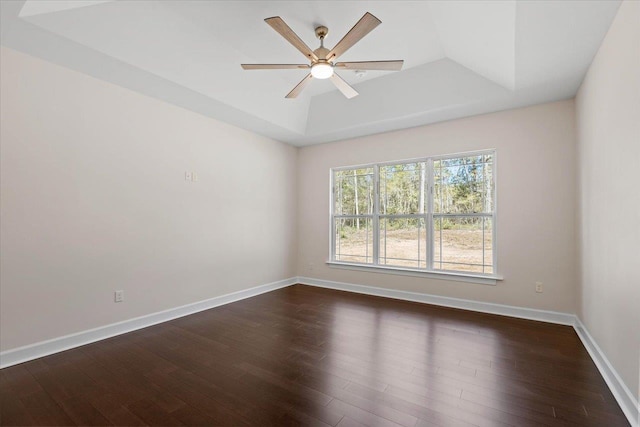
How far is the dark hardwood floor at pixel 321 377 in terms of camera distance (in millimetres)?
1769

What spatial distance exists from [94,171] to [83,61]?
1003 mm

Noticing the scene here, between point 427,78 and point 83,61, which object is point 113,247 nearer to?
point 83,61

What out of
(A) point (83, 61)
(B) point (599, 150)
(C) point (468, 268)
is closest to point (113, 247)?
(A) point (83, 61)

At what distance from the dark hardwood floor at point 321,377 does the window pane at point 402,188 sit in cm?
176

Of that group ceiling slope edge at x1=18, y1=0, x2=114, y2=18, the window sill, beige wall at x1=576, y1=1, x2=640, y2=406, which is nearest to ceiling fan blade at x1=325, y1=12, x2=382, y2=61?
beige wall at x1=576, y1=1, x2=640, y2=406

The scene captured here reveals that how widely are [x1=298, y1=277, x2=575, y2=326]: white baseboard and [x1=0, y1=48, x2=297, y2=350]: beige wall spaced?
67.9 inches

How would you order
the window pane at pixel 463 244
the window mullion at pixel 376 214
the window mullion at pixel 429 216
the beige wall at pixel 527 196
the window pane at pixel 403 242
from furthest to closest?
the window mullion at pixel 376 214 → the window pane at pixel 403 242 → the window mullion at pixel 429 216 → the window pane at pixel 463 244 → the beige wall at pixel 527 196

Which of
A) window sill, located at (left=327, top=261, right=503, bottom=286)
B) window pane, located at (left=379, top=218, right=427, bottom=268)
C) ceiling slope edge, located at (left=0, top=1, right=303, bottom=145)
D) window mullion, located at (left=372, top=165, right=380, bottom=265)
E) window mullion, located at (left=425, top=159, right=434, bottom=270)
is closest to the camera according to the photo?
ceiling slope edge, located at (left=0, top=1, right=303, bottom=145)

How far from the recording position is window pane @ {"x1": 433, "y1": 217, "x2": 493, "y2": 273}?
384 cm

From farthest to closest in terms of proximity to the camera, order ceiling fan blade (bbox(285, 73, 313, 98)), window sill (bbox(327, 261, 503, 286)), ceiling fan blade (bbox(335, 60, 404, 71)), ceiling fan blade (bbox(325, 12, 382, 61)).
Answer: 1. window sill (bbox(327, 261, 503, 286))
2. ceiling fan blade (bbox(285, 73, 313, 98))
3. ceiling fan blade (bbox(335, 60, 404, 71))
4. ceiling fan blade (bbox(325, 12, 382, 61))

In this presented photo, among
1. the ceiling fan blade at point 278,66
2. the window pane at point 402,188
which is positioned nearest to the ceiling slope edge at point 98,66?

-.-.-

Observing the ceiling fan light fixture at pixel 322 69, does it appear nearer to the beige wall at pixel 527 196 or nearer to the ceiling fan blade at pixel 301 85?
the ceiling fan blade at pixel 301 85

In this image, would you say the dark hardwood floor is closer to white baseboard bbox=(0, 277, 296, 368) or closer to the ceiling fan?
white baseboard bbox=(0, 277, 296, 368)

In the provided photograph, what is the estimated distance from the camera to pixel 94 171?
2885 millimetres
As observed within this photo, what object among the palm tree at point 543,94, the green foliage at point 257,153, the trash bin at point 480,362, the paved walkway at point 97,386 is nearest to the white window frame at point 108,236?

-.-.-

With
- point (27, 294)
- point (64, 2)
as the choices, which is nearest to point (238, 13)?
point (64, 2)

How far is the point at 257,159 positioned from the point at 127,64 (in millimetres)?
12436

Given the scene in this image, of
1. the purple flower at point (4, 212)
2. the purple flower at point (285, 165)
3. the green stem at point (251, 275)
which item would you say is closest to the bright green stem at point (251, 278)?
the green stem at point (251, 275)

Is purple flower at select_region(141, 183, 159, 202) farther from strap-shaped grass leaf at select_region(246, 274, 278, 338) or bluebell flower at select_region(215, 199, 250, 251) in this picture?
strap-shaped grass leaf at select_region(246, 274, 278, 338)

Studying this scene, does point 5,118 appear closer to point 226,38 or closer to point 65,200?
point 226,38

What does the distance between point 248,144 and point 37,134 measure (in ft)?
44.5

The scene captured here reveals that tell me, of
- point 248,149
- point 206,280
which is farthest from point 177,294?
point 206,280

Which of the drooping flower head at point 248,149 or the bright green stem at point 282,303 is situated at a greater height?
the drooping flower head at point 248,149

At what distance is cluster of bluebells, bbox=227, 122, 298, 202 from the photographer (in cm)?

-.-.-

THE EXERCISE
How many lines in the records above contain the string "slope"? Reply with the number alone.

WRITTEN ANSWER
4